Para agen intelijen asing menggunakan cara-cara lama untuk perekrutan agen. Mulai dari mencari tahu hobi atau kesukaan orang yang akan disasar untuk menjadi informan. “Merekrutnya biasa lah, cara-cara klasik. Hobinya apa, itu dipenuhi.” tutur As’ad.

Infografik Intelijen asing di Indonesia 1

Mengkader Lewat Sekolah

Guna menyasar calon agen pemberi informasi yang bisa mengakses data dan informasi yang dibutuhkan, terkadang pengkaderan dilakukan dengan cara-cara terselubung dengan dibalut "kerja sama". Misalnya, masuk melalui kerja sama dalam bidang pendidikan dan juga kerja sama lintas negara dalam hal-hal strategis seperti latihan bersama.

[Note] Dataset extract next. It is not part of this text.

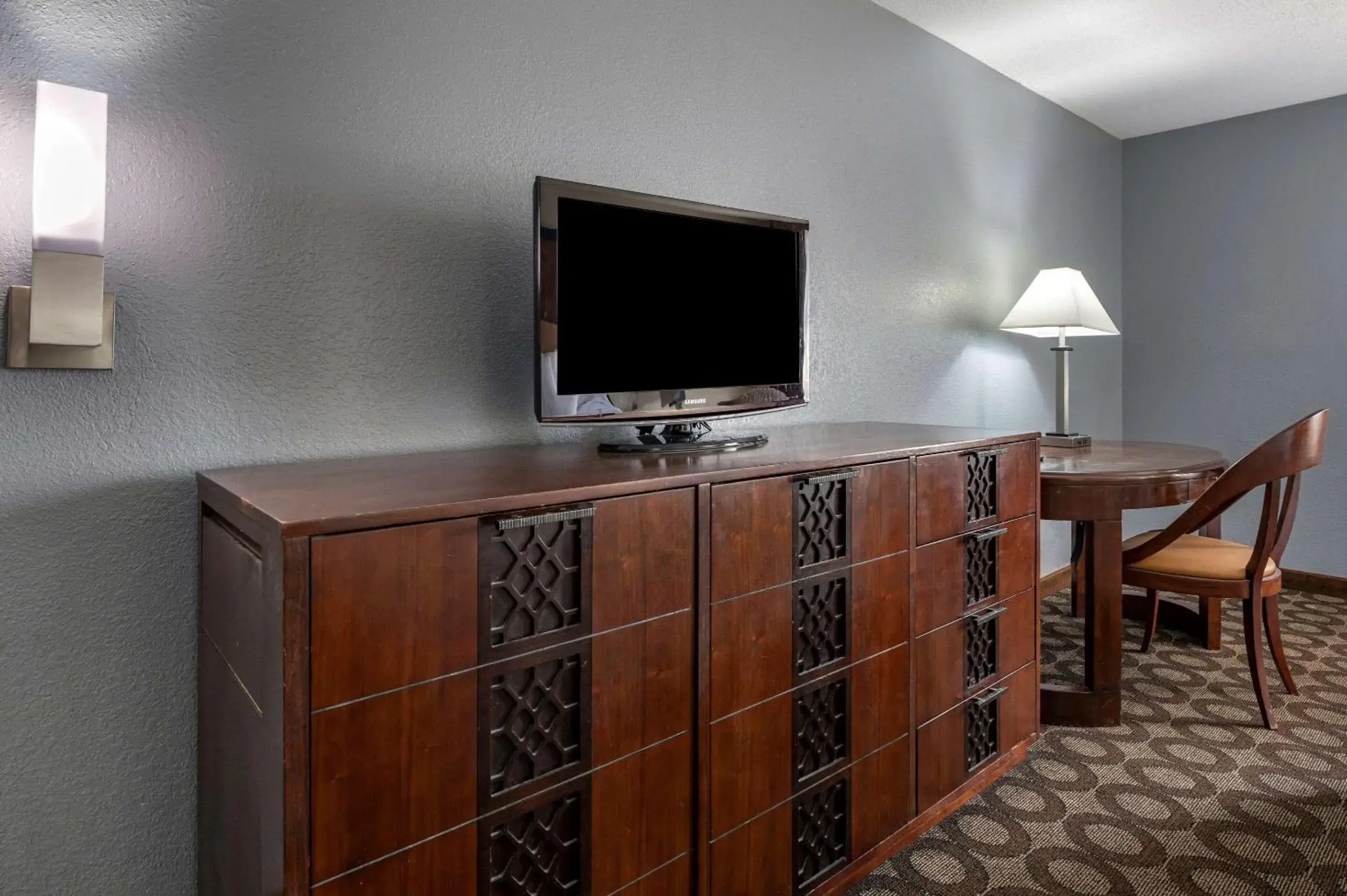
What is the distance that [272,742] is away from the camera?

Mantan Kepala Badan Intelijen Strategis (BAIS TNI), Laksda Purnawirawan Soleman B Ponto mengungkapkan, saat menjabat Kepala BAIS TNI, dirinya pernah memutus kerja sama dengan Australia terkait pendidikan intelijen di dalam tubuh BAIS. “Saya batalkan kerja sama saat itu dengan Australia karena bagi aku itu adalah cara-cara merekrut intelijen,” ujar Soleman kepada tirto.id.

Kini, pola perekrutan agen-agen yang berasal dari Indonesia pun semakin masif dilakukan. Menurut Soleman, kerja sama antar negara, semakin membuka keran seluas-luasnya perekrutan intelijen asing di Indonesia. Dia pun mencontohkan kerja sama antar militer dengan negara-negara tetangga, termasuk dalam pola pengkaderan agen intelijen.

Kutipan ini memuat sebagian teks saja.